> **Document passage**:
While the guidelines further state that the exemplary considerations are not an exhaustive list and that there may be other examples of integrating the exception into a practical application, the guidelines also list examples in which a judicial exception has not been integrated into a practical application:
an additional element merely recites the words “apply it” (or an equivalent) with the judicial exception, or merely includes instructions to implement an abstract idea on a computer, or merely uses a computer as a tool to perform an abstract idea;
an additional element adds insignificant extra-solution activity to the judicial exception; and
an additional element does no more than generally link the use of a judicial exception to a particular technological environment or field of use.
Claim 1 does not recite any of the exemplary considerations that are indicative of an abstract idea having been integrated into a practical application. Also, as noted above, merely including instructions to implement an abstract idea on a computer, or merely using a computer as a tool to perform an abstract idea is indicative that the judicial exception has not been integrated into a practical application.
The abstract idea identified in step 2A prong 1 is performed by a processor. Thus, it is clear that the abstract idea is merely implemented on a computer, which is indicative of the abstract idea having not been integrated into a practical application. See MPEP 2106.05(f).
Furthermore, the following limitations are directed towards mere data gathering. See MPEP 2106.05(g).
at least one image sensor carried by the robot body;and a robot controller;
capture, by the at least one image sensor, first image data representing the physical environment at a first time, the first image data further representing a first object at a first position;
capture, by the at least one image sensor, second image data representing the physical environment at a second time after the first time;
STEP 2B: Does the claim recite additional elements that amount to significantly more than the judicial exception? No, the claims do not recite additional elements that amount to significantly more than the judicial exception.
With regard to STEP 2B, whether the claims recite additional elements that provide significantly more than the recited judicial exception, the guidelines specify that the pre-guideline procedure is still in effect. Specifically, that examiners should continue to consider whether an additional element or combination of elements:
adds a specific limitation or combination of limitations that are not well-understood, routine, conventional activity in the field, which is indicative that an inventive concept may be present; or
simply appends well-understood, routine, conventional activities previously known to the industry, specified at a high level of generality, to the judicial exception, which is indicative that an inventive concept may not be present.
Claim 1 does not recite any specific limitation or combination of limitations that are not well-understood, routine, conventional (WURC) activity in the field. Limitations identified as “apply it” in step 2A qualify as apply it in step 2B as well.
With respect to “capturing a first image data and second image data”, this is receiving or transmitting data. And as such has been recognized as well-understood
routine and conventional. See MPEP 2106.05(d).
CONCLUSION
Thus, since claim 1 is: (a) directed toward an abstract idea, (b) do not recite additional elements that integrate the judicial exception into a practical application, and (c) do not recite additional elements that amount to significantly more than the judicial exception, it is clear that claim 1 is directed towards non-statutory subject matter.
With respect to claim 2, the claim further limits storing information by populating environment model with first representation of first object. This is storing and retrieving information and not considered a practical application or significantly more.
With respect to claim 3, determining “whether the environment model includes the first representation of the first object” is still directed towards an abstract idea. And preserving first representation of the first object and populating environment model with representation of first object is storing and retrieving information.

> **Required work**:
- 1) List every MPEP section that the patent eligibility analysis cites.
- 2) Write the next part of the patent eligibility analysis, continuing after its final sentence about claim 3.
The lines that come next have no role in any task.

> **Collected material**:
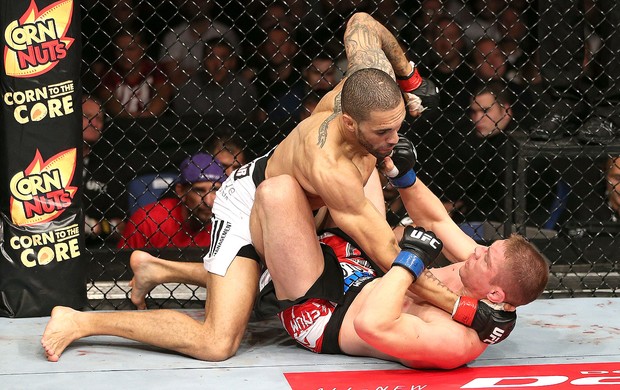 Che Mills na luta do UFC contra Duane Ludwig  (Foto: Getty Images)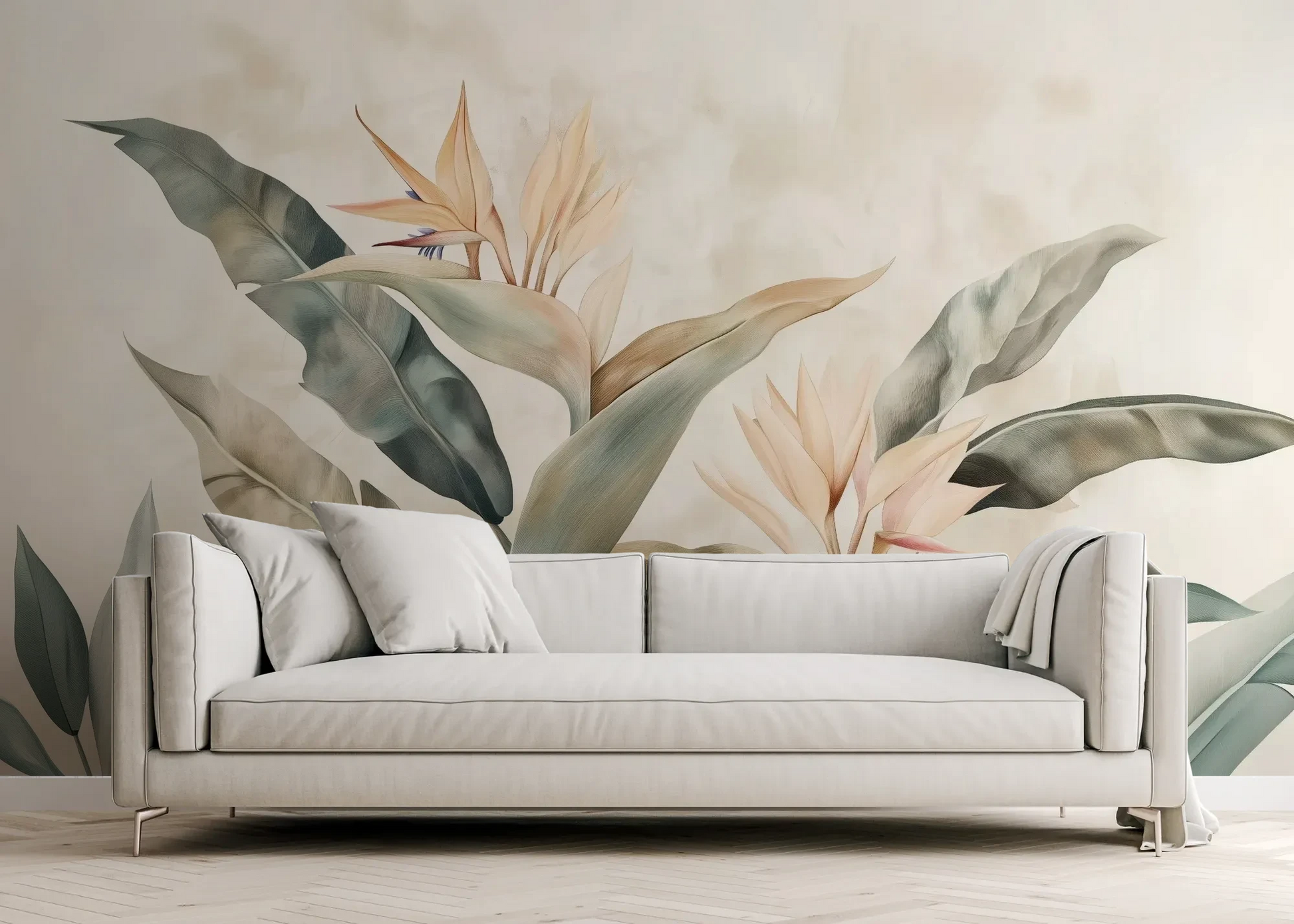 Wzór fototapety SERENE PALMS - tapeta z tropikalnymi liśćmi w pastelowych odcieniach pokazanej w aranżacji salonu.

> **Numbered responses**:
- 1) MPEP 2106.05(f), MPEP 2106.05(g), MPEP 2106.05(d)

- 2)
With respect to claim 4, identifying s second position of a second object and determining whether the second position of the at least one second object is between the first position of the first object at the first time and a position of the image sensor at the second time is a mental process, hence an abstract idea. Therefore, is not considered a practical application or significantly more.
With respect to claim 7, “at least one member of the robot body includes at least one end-effector of the robot body” merely defines body of robot and is still part of generally linking. Therefore, is not considered a practical application or significantly more.
With respect to claim 8, “at least one end-effector of the robot body includes at least one hand member of the robot body” merely defines body of robot and is still part of generally linking. Therefore, is not considered a practical application or significantly more.
With respect to claim 10, “identify the motion path of the at least one member of the robot body by simulating, by the at least one processor, a trajectory of the at least one member of the robot body based on speed and direction of travel of the at least one member of the robot body” is still a mathematical calculation, hence an abstract idea. And as it is performed by a processor, is merely apply it. Therefore, is not considered a practical application or significantly more.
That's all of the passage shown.